What the exercise asks —
Output each record verbatim, with pictures left out.

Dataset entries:
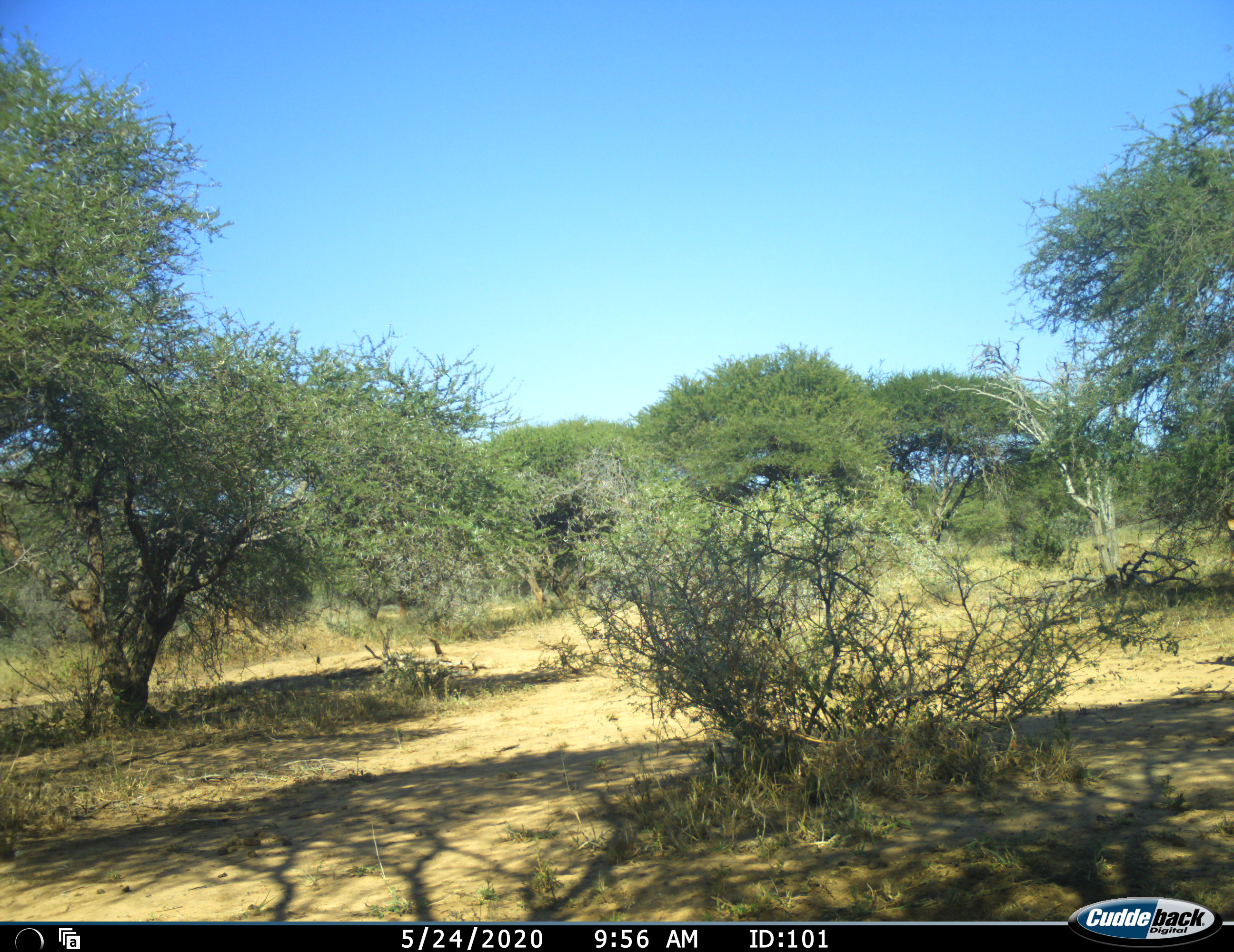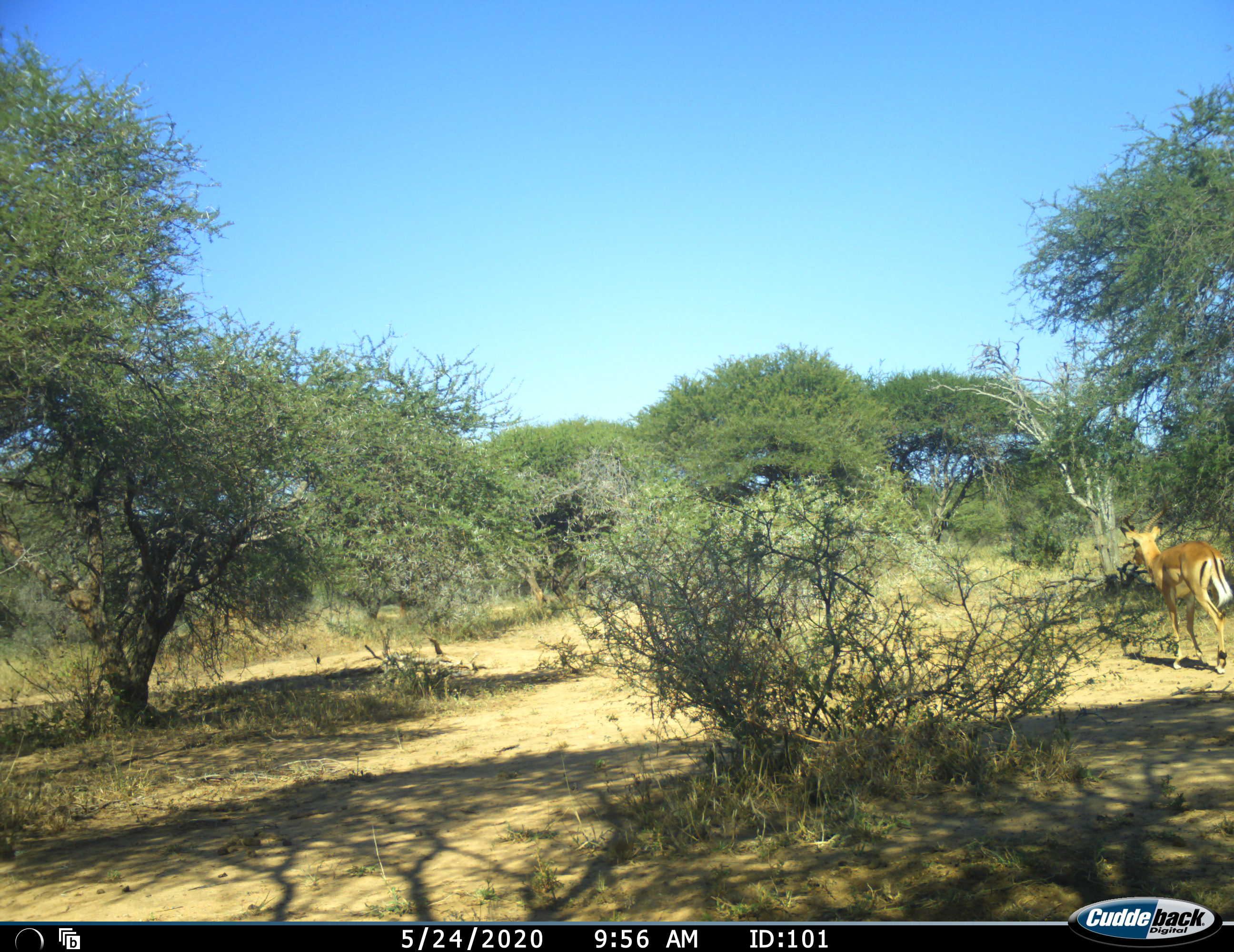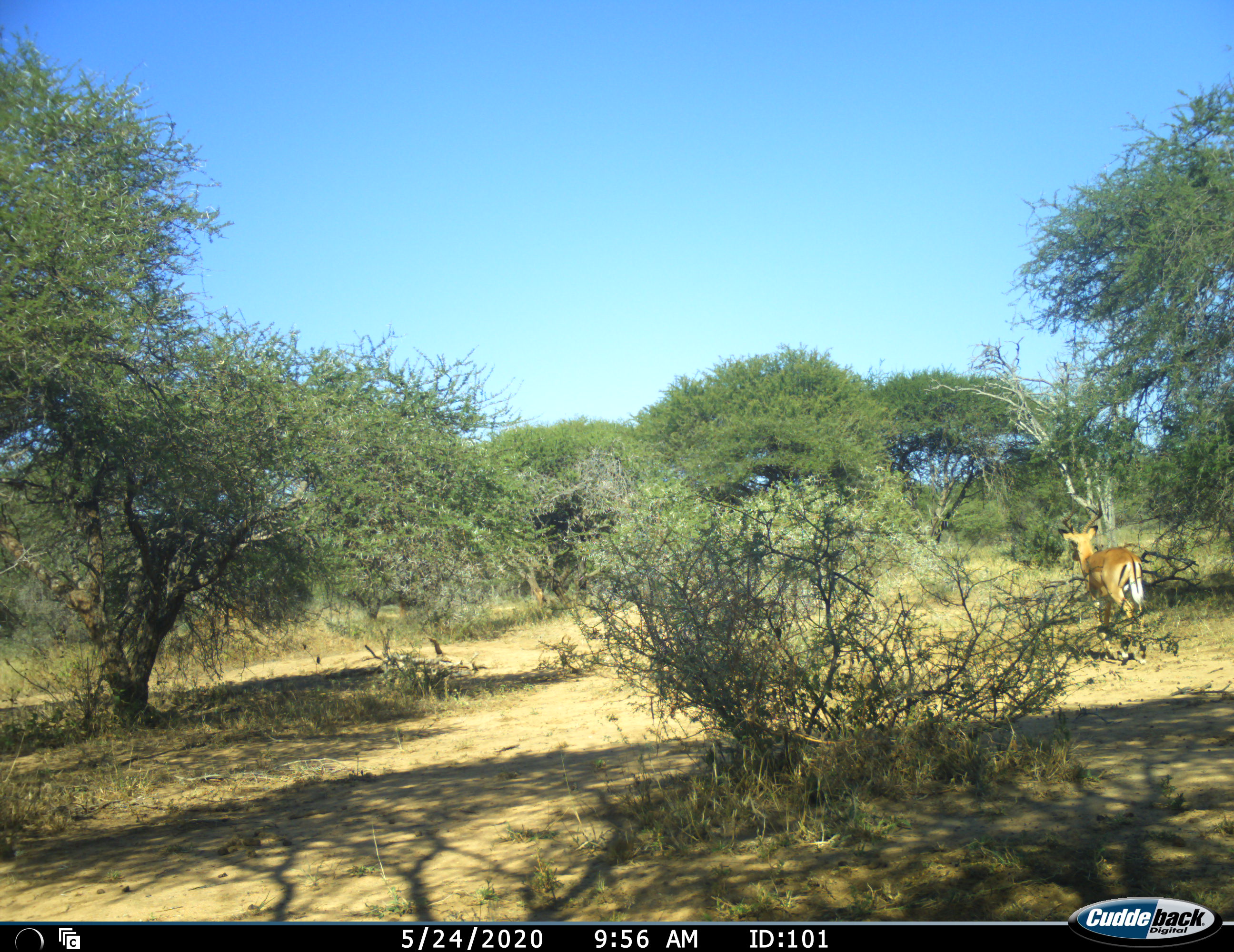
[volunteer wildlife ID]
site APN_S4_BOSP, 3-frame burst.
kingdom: Animalia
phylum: Chordata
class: Mammalia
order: Artiodactyla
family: Bovidae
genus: Aepyceros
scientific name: Aepyceros melampus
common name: impala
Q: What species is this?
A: Impala (Aepyceros melampus).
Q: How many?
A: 1.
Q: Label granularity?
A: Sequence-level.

Answer section —
[volunteer wildlife ID]
site APN_S4_BOSP, 3-frame burst.
kingdom: Animalia
phylum: Chordata
class: Mammalia
order: Artiodactyla
family: Bovidae
genus: Aepyceros
scientific name: Aepyceros melampus
common name: impala
Q: What species is this?
A: Impala (Aepyceros melampus).
Q: How many?
A: 1.
Q: Label granularity?
A: Sequence-level.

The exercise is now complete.